I should mention that you can during season take the cable car up to the Ebenalp viewing point if you are not keen on hiking but would still like to take in the view. The cable car takes you from the staring point in Wasserauen all the way to Ebenalp.
After stopping to admire the views which I had all to myself, I began my descent down to Ascher. This is a 20-30 minute hike where you will pass through a cave before you finally arrive at the highly instagrammed Ascher Cliff restaurant. It is quite the spectacular setting and one that offers up fantastic views of the Seealpsee lake that resides below.
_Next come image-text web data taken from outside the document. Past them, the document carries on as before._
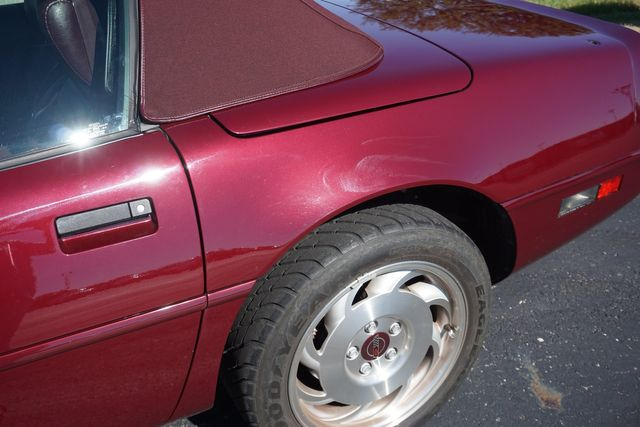 1993 Chevrolet Corvette 40th Anniversary Blanchard, Oklahoma 17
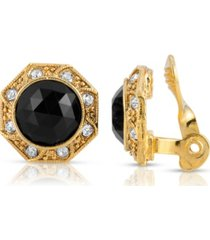 2028 gold tone black faceted crystal round button clip earring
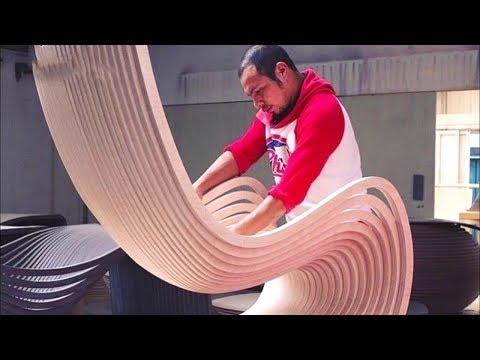 شاهد أفكار مشاريع خشبية مميّزة بمواد بسيطة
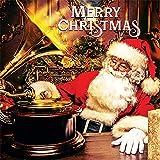 Merry Christmas vinyl (Vinile)Miles Davis Sextet, Louis Armstrong, Mahalia Jackson, Frank Sinatra Joe Turner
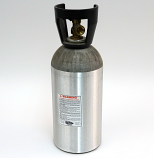SAPS EXTERNAL GAS CYLINDER, 33 CU. FT.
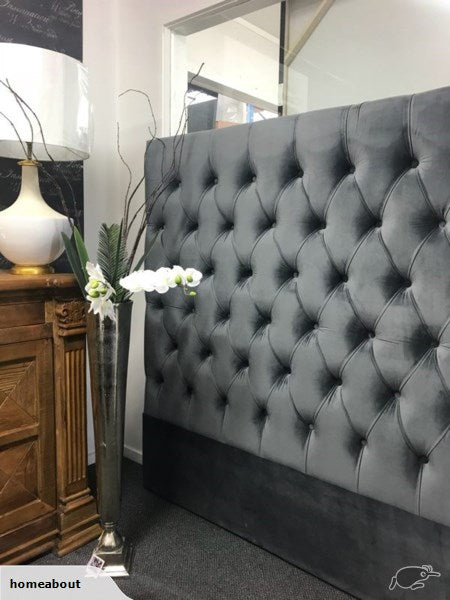 Buttoned California King 150cmHighX203 W Charcoal velvet Headboard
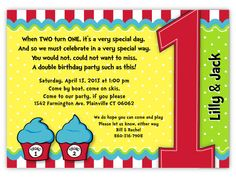 Dr. Seuss Thing 1 & Thing 2 Personalized Twins First Birthday Invitations, for boy-girl twins, twin girls and twin boys on Etsy, $1.34 AUD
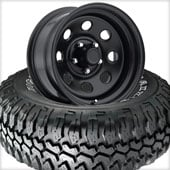 Jeep Tires & Wheels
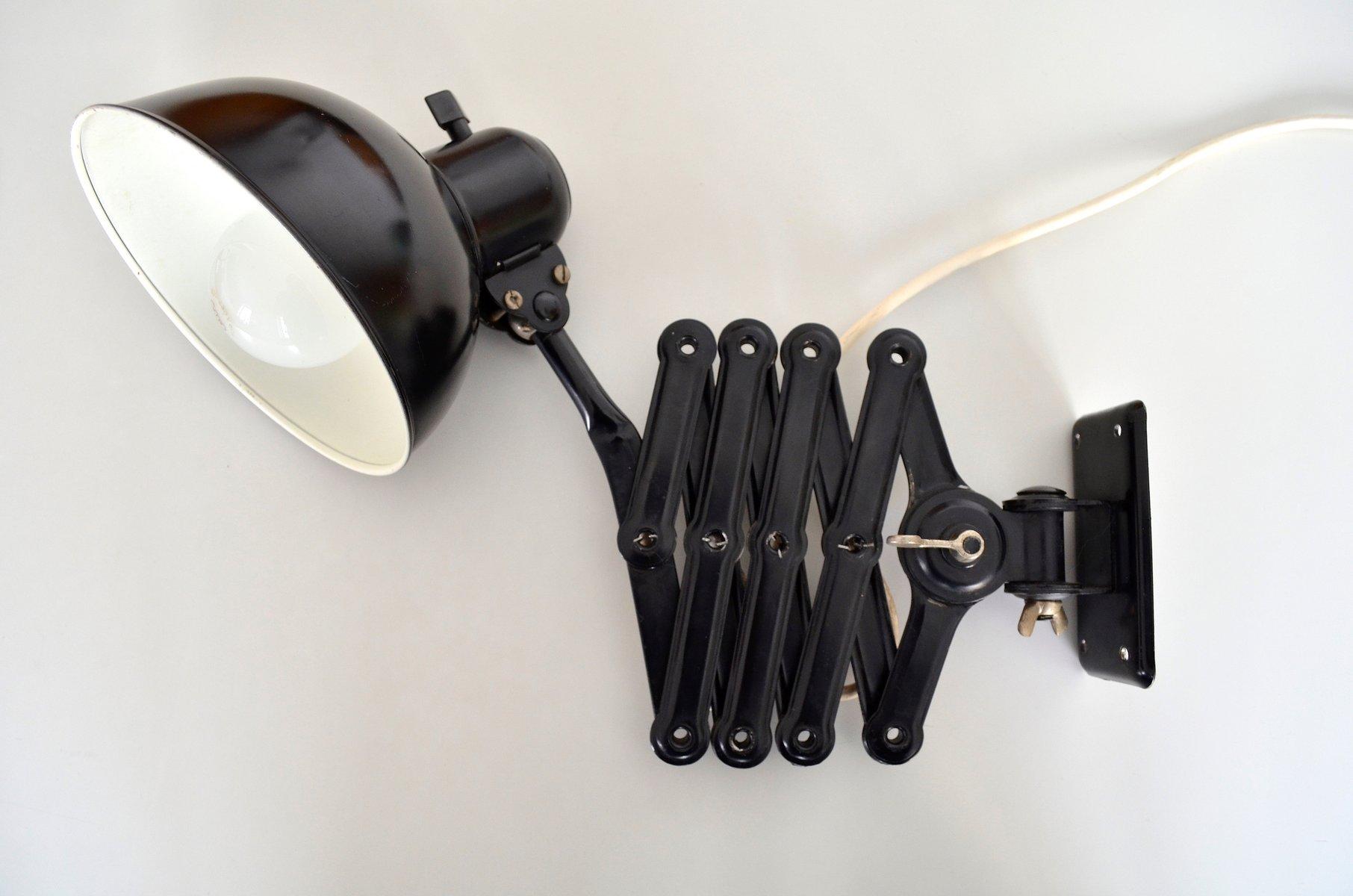 vintage bauhaus scherenlampe 6718 von christian dell f r kaiser idell bei pamono kaufen. Black Bedroom Furniture Sets. Home Design Ideas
Unfortunately due to the time of the year that I was visiting, the restaurant was under repair and the fog was passing through, so I was unable to get any photographs.
My disappointment at not being able to get a photograph of the restaurant was short-lived as I made my way down to the breathtaking Seealpsee lake. The walk from Ascher takes between 45 minutes to an hour. It is a picturesque walk that winds and leads you to the alpine lake that simply dazzles with a rare natural beauty.
Seealpsee is a truly incredible setting; an alpine lake surrounded by imposing mountainous scenery, providing that gentle reminder from Mother Nature herself that you are a mere speck in the grand scheme of things.
Seealpsee was a peaceful haven that allowed me time for reflection and admiration of just what a spectacular place it really is. You could have heard a pin drop as a deafening silence fell upon giant mountainous shoulders while I was able to appreciate just what I was seeing before my very own eyes. These are the moments that Point Break Lifestyle represents, those breathtaking memories that show us that we needn’t be beholden to limitation. I had been truly humbled by Mother Nature.
You should definitely take a stroll around the lake and catch all of its majestic beauty from all angles. There is a restaurant open during the brighter seasons of the year that offers drinks and food whilst providing a well-earned seat after a long day’s hike. A walk around the lake should take no longer than 20-30 minutes. I was there for quite some time as I was snapping away with my camera in awe of my surroundings.
It was then time for me to make my way back to Wasserrauen, with a choice of route. One route follows a flat paved road that takes around 30-40 minutes. The other, more scenic route, climbs back up above the lake taking between 50 minutes to an hour offering up more spectacular views along the way. Both routes are signposted and I decided upon the latter and am pleased to say that I wasn’t left disappointed. The view that leads down to the lake was fantastic and allowed me to drink in more of the beauty before I said goodbye and made my way back to Wasserauen.
I thoroughly enjoyed my adventure to the Alpstein mountains. So much so that I would like to return and hike the three lakes trail or one of the many others that this part of Switzerland has on offer. The beauty is breathtaking and the hikes are spectacular meaning that a date with this Swiss beauty is one that I would highly recommend. I was reminded of the vast enormity of nature and it served as a timely reminder that we are not long for this world and that we should make the best and most of it while we are here. Never let one moment pass by your eyes without you being present and dare to believe in a lifestyle that holds no limits!